Un cadre de la société conseilla de consulter un de ses anciens professeurs, Jacques Perret, titulaire de la chaire de philologie latine à la Sorbonne. Le professeur Perret répondit par une lettre du 16 avril 1955, dont la lecture donne un exemple intéressant de recherche terminologique:
Que diriez vous d’« ordinateur »? C’est un mot correctement formé, qui se trouve même dans le Littré comme adjectif désignant Dieu qui met de l’ordre dans le monde. Un mot de ce genre a l’avantage de donner aisément un verbe, « ordiner », un nom d’action, « ordination ». L’inconvénient est que « ordination » désigne une cérémonie religieuse; mais les deux champs de signification (religion et comptabilité) sont si éloignés et la cérémonie d’ordination connue, je crois, de si peu de personnes que l’inconvénient est peut-être mineur. D’ailleurs votre machine serait « ordinateur » (et non ordination) et ce mot est tout a fait sorti de l’usage théologique.
« Systémateur » serait un néologisme, mais qui ne me paraît pas offensant; il permet « systémation »; mais « systémer » ne me semble guère utilisable.
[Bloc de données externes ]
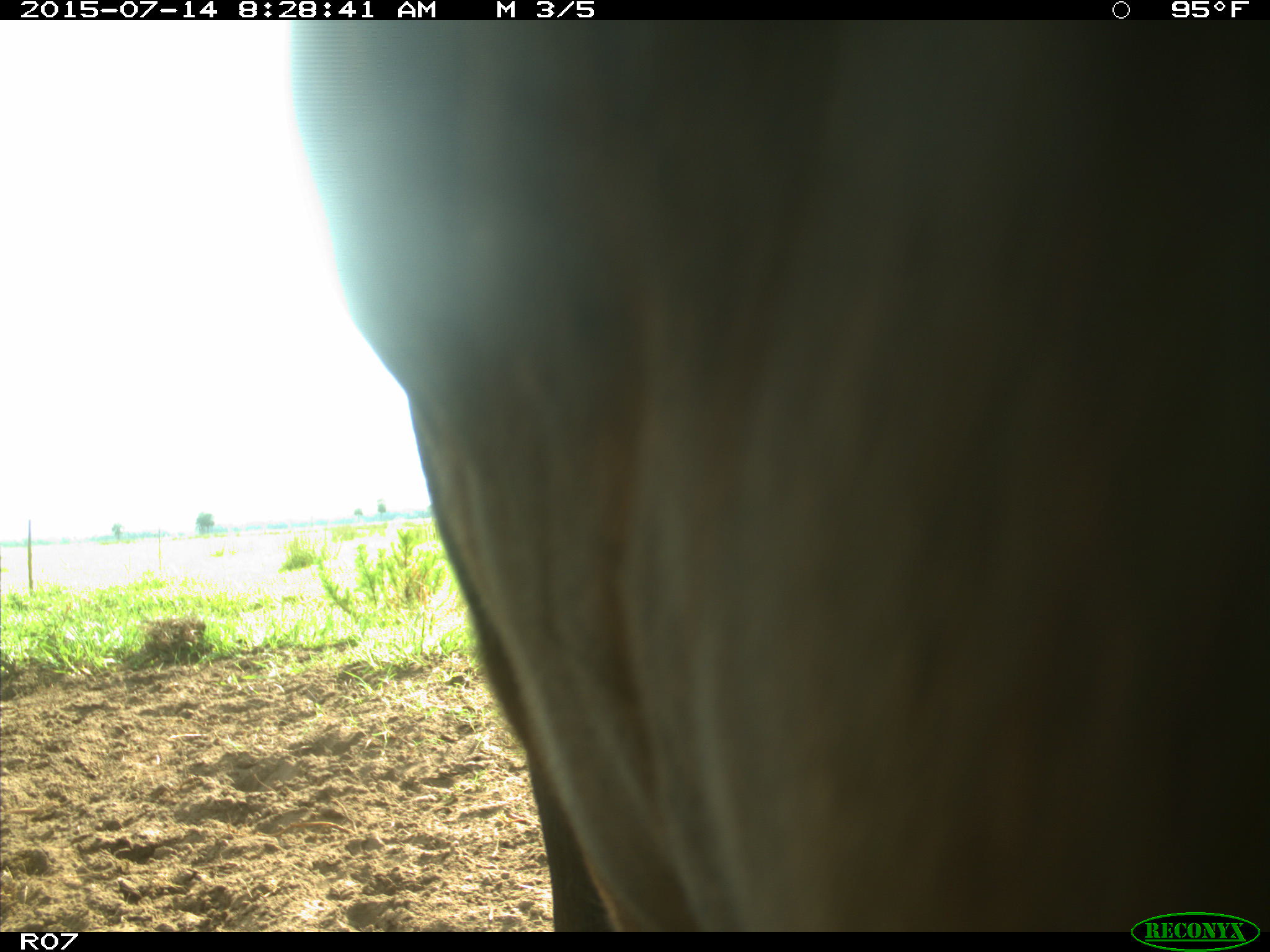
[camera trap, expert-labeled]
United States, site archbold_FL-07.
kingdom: Animalia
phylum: Chordata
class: Mammalia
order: Artiodactyla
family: Bovidae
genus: Bos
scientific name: Bos taurus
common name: domestic cow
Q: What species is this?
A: Bos taurus (domestic cow).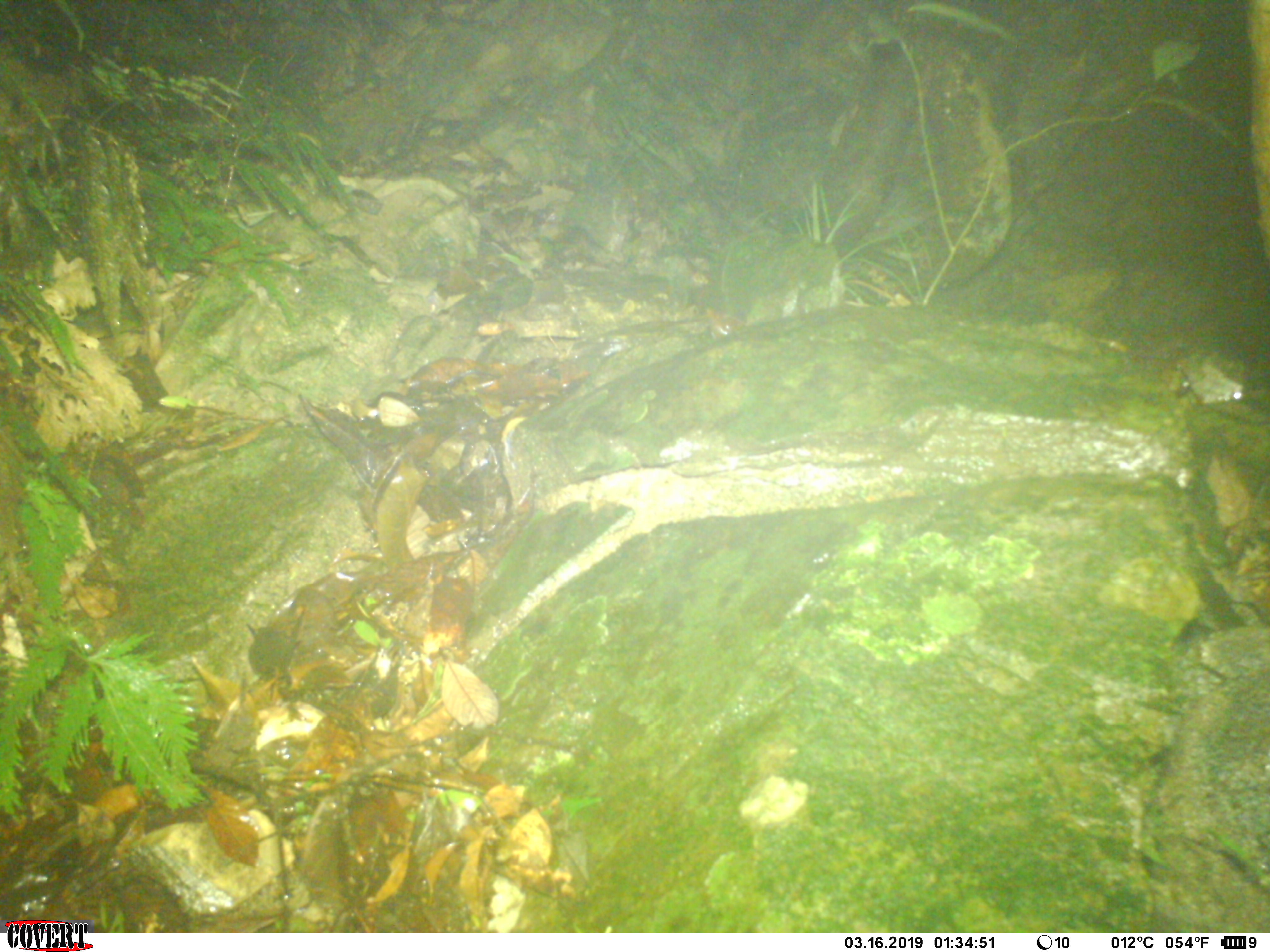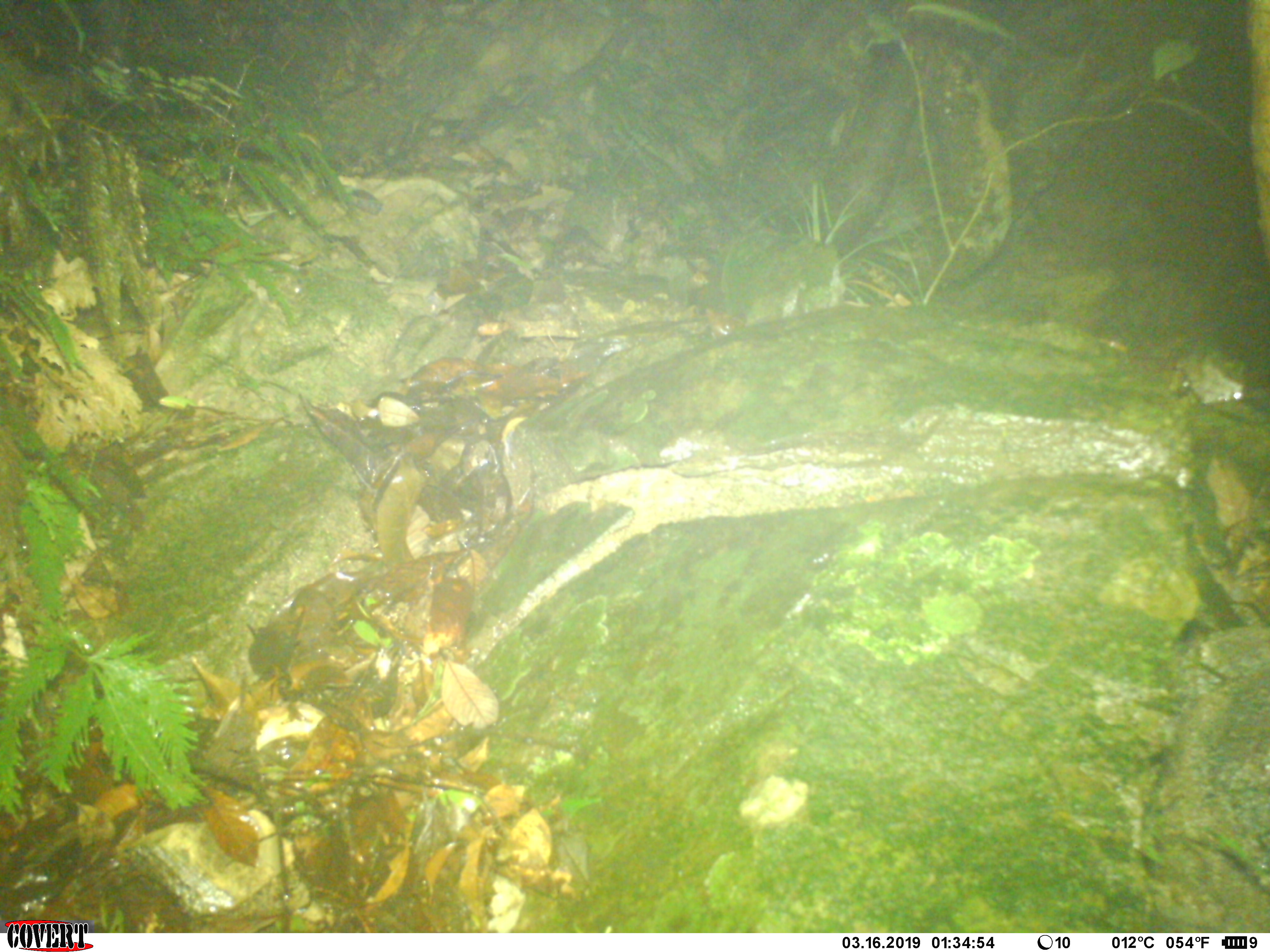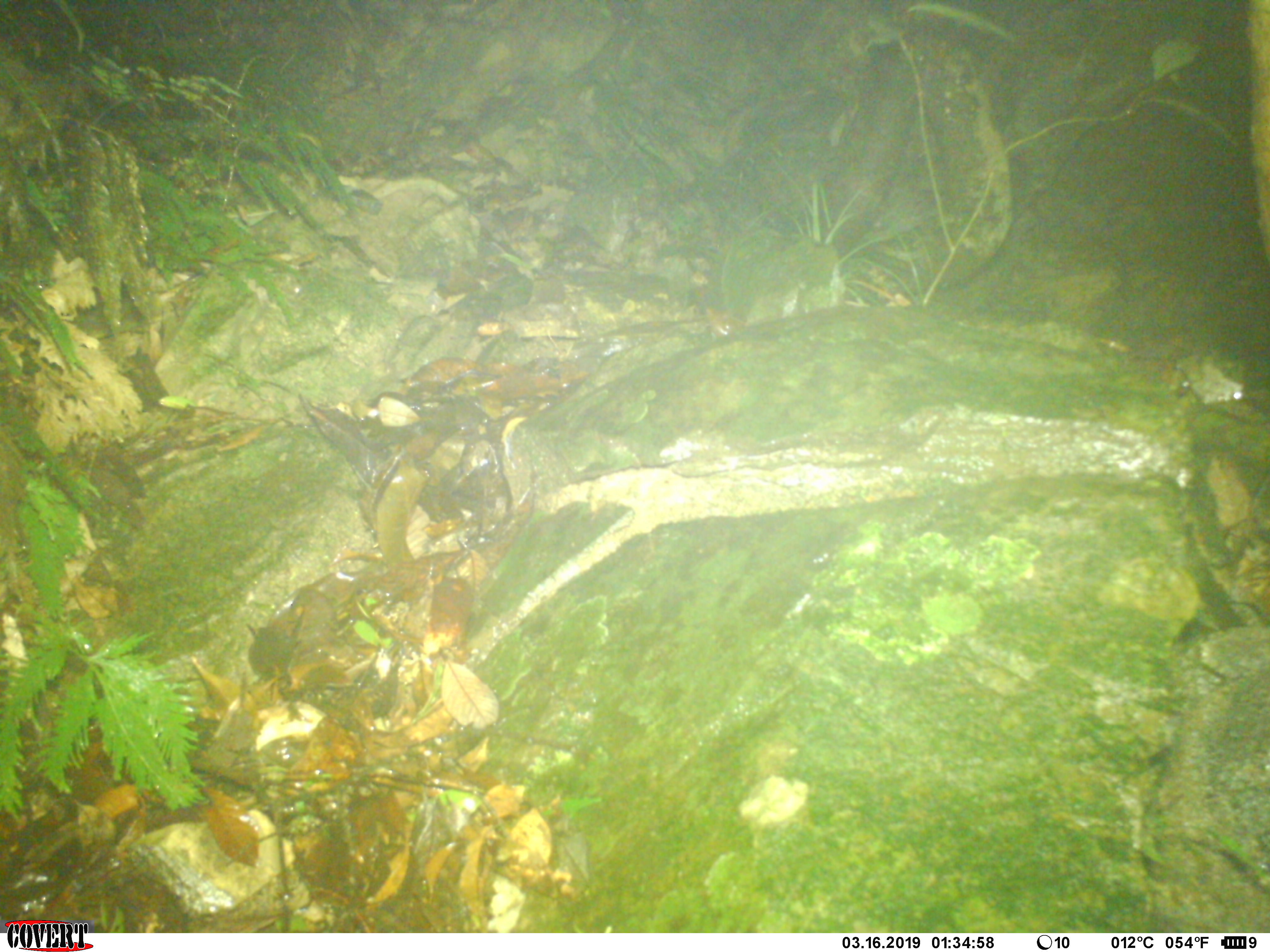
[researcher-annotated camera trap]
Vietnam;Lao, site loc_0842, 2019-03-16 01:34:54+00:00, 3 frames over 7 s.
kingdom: Animalia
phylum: Chordata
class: Mammalia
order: Rodentia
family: Muridae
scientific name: Muridae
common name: old-world mice and rats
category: unidentified murid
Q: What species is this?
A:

« Combinateur » a l’inconvénient du sens péjoratif de « combine »; « combiner » est usuel, donc peu capable de devenir technique; « combination » ne me paraît guère viable à cause de la proximité de « combinaison ». Mais les Allemands ont bien leurs « combinats » (sorte de trusts, je crois), si bien que le mot aurait peutêtre des possibilités autres que celles qu’évoque « combine ».
« Congesteur », « digesteur » évoquent trop « congestion » et « digestion ».
« Synthétiseur » ne me paraît pas un mot assez neuf pour designer un objet spécifique, déterminé comme votre machine.
En relisant les brochures que vous m’avez données, je vois que plusieurs de vos appareils sont désignés par des noms d’agents féminins (trieuse, tabulatrice). « Ordinatrice » serait parfaitement possible et aurait même l’avantage de séparer plus encore votre machine du vocabulaire de la théologie.
Il y a possibilité aussi d’ajouter à un nom d’agent un complément: « ordinatrice d’éléments complexes » ou un élément de composition, par ex. « sélecto-systémateur ». « Sélecto-ordinateur » a l’inconvénient de deux "o" en hiatus, comme « électro-ordinatrice ».
Il me semble que je pencherais pour « ordinatrice électronique »…
IBM France retint le mot ordinateur et chercha au début à protéger ce nom comme une marque. Mais le mot fut facilement et rapidement adopté par les utilisateurs et IBM France décida au bout de quelques mois de le laisser dans le domaine public.
On peut certes épiloguer sur le choix du terme: un ordinateur met-il vraiment en ordre ce qu’on lui confie? De ce point de vue, ce choix n’est pas plus critiquable que celui du mot « computer », finalement retenu en anglais (un ordinateur n’est pas seulement une machine à calculer). L’avantage du mot ordinateur est que son sens ancien et son sens religieux ne sont pas connus par la plupart des utilisateurs et qu’il est donc sans ambiguïté pour eux.
Le mot a d’ailleurs été transposé en espagnol (ordenador) et en catalan (ordinador). Les autres langues romanes ont choisi de construire un néologisme à partir des mots latins calculator et computator: computadora en espagnol d’Amérique latine, calcolatore en italien, computador en portugais et calculator en roumain.
TEXTES A LIRE
L’homme et la machine
L’homme essayait toujours de faciliter son travail.
Les premiers outils étaient des silex grossièrement taillés, plus tard c’étaient des outils en pierre, en os , en bois et puis en métal. A l’époque ces outils primitifs étaient déjà remarquables. Plus tard apparaissent les machines simples.